Pus-lhe chapéus e bonés, lenços de velha, óculos escuros e capas que fingia serem de super-herói. Fomos para a praia e para o jardim, corremos e lutámos e juntos comemorámos as vitórias da Seleção no Euro 2004. Ele gostava da festa, da passeota e do golo - a bola no fundo da baliza que o fazia correr para a varanda ladrando ao mundo que o Benfica marcara. Adorava o carro que o levava até qualquer sítio - não importa qual que a graça está na viagem e no ar sempre novo que se cheira. No Natal, de barrete periclitante na cabeça, era ele quem distribuia as prendas, sempre mantendo um olho num qualquer pacote onde adivinhava estar a sua e que era, invariavelmente, um grande osso para roer durante semanas. Ao chegar a casa da família, era ele quem fazia as primeiras honras, com uma volta ritual aos visitantes - "faz-me uma festa e és bem-vindo" e, à saída, lá ficava olhando como quem perguntava "se estavam bem, porque se vão?".

Era belo, de um brilhante negro embalado pelas fofas ondas do pelo. Sentenciado ao anonimato por não cumprir a 100% as normas da raça (tinha falta de "stop" disseram-lhe bem na cara), passeava despreocupadamente a sua falta de estatuto pela rua, arrancando elogios a gente que, obviamente, não percebia nada de testas caninas mas gostava do que via.
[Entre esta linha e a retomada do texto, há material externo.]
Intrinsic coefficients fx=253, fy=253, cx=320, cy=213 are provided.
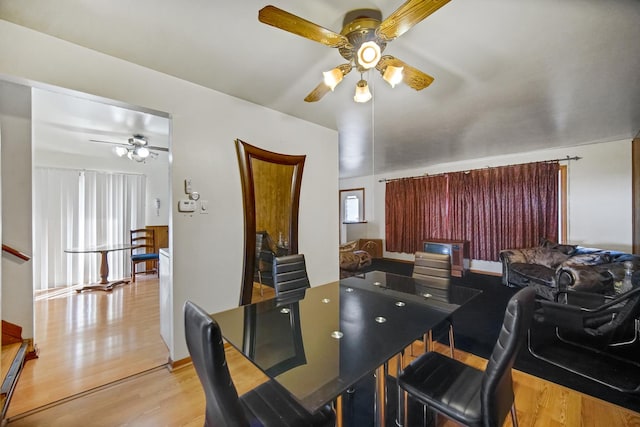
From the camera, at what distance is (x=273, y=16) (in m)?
1.15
O pedigree dizia ser ele filho de um Lord e de uma Lady mas destas pomposidades nada herdou, que bem melhor acharam dar-lhe um simples Deng como nome, em jeito de homenagem a um tal de Xao Ping, igualmente chinês mas de cor amarela e com o stop exigível pelos padrões locais. Dos pais herdou o nariz apurado mas enquanto eles o punham ao serviço da lei e da ordem de Macau, ele optou por o manter alerta para proveito próprio. Era um esperançado e um desesperado: a comida era o seu grande vício. Esperava ansiosamente pela migalha que cai, pela gota que se derrama, pela simpatia que se tem. Desesperava pelo suculento naco que sempre lhe negaram. Vingava-se, de vez em quando, com golpes de mão habilmente executados contra algum embrulho descuidadamente deixado no balcão da cozinha. E, em tempos de grande revolta, optava pelo terrorismo dirigido ao caixote do lixo.

Dizem que era esperto mas, provavelmente, como muitos de nós, guardava as suas capacidades para as coisas verdadeiramente importantes da vida, ou seja, sacar uma bucha.
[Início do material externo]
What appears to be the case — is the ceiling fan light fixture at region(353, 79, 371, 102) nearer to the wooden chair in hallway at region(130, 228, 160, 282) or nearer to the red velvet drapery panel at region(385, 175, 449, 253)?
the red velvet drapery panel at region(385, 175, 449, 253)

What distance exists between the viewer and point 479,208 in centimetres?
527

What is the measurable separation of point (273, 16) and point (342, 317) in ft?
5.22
O vocabulário era pouco desenvolvido mas era firme na ciência de alguns termos: "biscoito", "rua", "carro", "praia" não ofereciam dúvidas na sua sonoridade que anunciava prazeres puros e simples, como são os melhores que há.
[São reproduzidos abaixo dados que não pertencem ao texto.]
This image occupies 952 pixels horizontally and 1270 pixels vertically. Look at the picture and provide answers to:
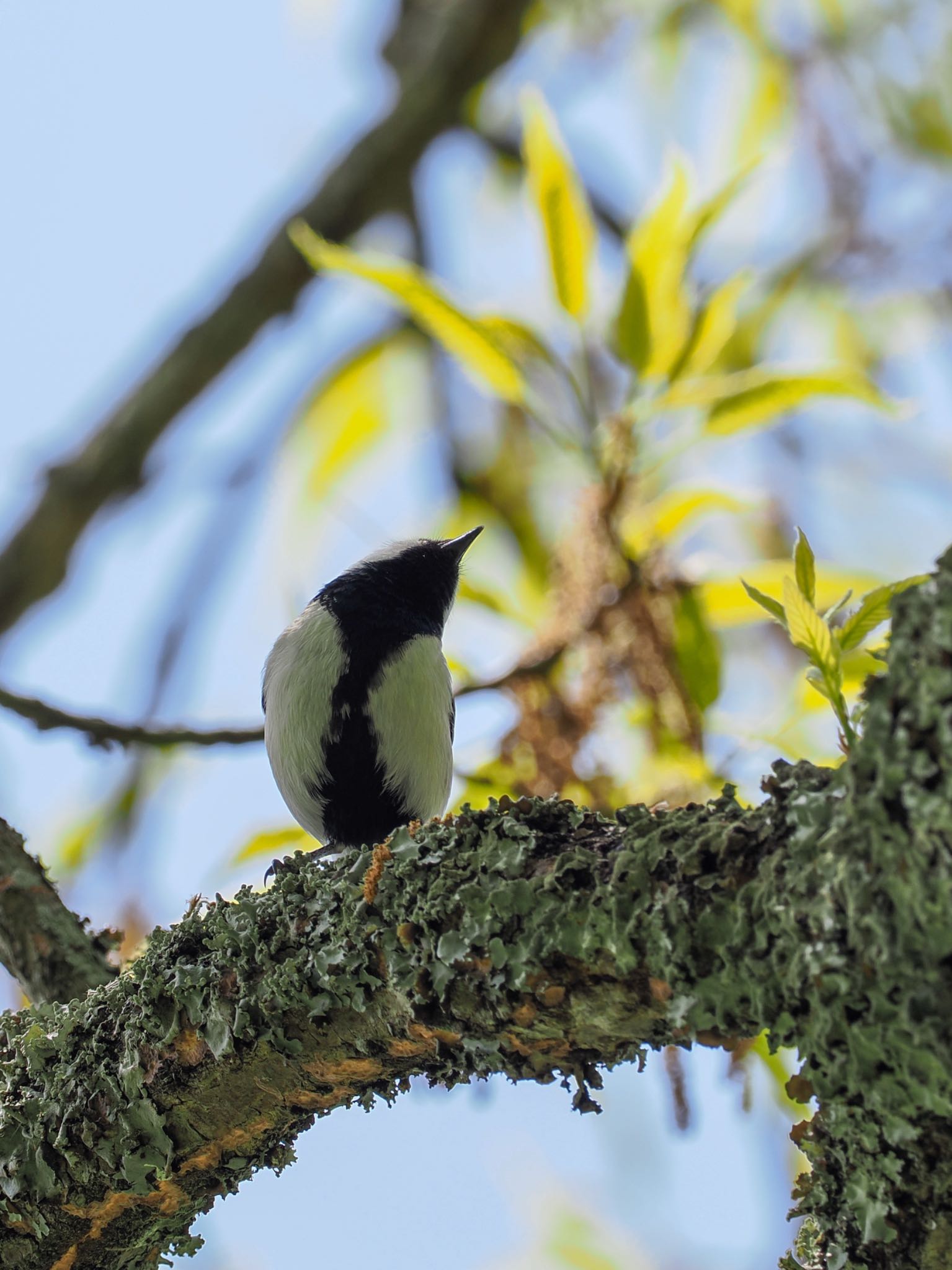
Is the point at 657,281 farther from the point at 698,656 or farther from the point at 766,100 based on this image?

Partiu esta Segunda, após uma longa vida.

2 comentários:

LUIS MIGUEL CORREIA disse...

São amigos especiais estes que nos enchem o espírito mesmo depois de se irem embora.

Fada do bosque disse...

Bem sei o que é perder um amigo assim... sem palavras...
Fica um vazio tremendo. Gostei muito das palavras que dedicou ao seu amigo; demonstram muita humanidade e bondade.